### YOUR INSTRUCTIONS:
Rewrite the lines of the listing starting at the line that has "Looking over the" and stopping after the line that has "- smokestack (l=56, t=139, r=63, b=177)", with "smokestack" replaced by "chimney" and nothing else changed.

### DATA PROVIDED:
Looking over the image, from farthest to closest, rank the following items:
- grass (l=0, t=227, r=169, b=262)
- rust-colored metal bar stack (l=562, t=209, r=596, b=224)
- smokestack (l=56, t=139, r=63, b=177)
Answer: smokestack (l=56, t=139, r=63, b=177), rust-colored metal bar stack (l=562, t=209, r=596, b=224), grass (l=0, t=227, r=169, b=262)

---

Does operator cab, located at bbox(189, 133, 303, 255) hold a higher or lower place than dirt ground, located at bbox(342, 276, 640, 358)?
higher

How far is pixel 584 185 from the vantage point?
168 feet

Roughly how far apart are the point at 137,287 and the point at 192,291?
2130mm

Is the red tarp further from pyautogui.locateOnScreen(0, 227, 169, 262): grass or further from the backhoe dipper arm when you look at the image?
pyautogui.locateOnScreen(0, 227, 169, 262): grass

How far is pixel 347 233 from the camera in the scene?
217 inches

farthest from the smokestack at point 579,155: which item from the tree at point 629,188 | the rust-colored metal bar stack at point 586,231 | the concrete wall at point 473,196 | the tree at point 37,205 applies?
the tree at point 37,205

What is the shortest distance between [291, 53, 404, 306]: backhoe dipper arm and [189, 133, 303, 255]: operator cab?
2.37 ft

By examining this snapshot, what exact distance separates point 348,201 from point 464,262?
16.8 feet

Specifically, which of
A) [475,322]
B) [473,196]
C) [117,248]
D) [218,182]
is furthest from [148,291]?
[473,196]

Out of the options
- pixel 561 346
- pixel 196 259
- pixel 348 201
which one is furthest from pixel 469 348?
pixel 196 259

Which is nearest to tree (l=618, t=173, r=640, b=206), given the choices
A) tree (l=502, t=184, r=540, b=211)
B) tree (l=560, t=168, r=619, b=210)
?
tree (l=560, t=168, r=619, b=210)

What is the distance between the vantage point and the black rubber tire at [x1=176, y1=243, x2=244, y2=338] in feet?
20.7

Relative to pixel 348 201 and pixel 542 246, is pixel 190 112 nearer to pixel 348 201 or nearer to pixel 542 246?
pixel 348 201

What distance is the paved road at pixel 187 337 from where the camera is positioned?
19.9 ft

...

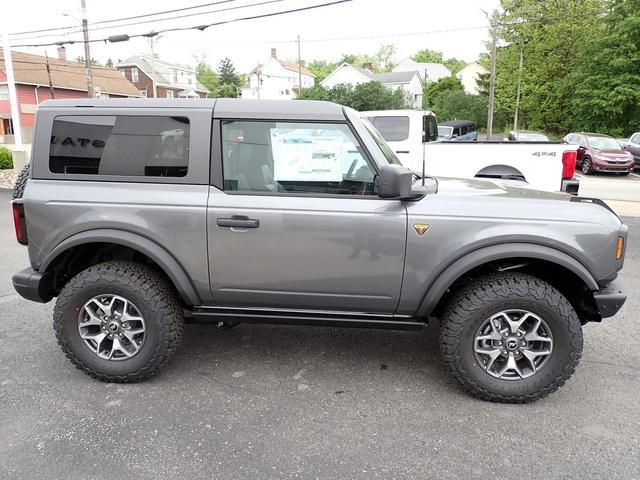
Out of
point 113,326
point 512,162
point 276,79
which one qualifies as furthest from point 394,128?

### WORKED ANSWER:
Looking over the image, from farthest to closest, rank the following items:
- grass (l=0, t=227, r=169, b=262)
- rust-colored metal bar stack (l=562, t=209, r=596, b=224)
- chimney (l=56, t=139, r=63, b=177)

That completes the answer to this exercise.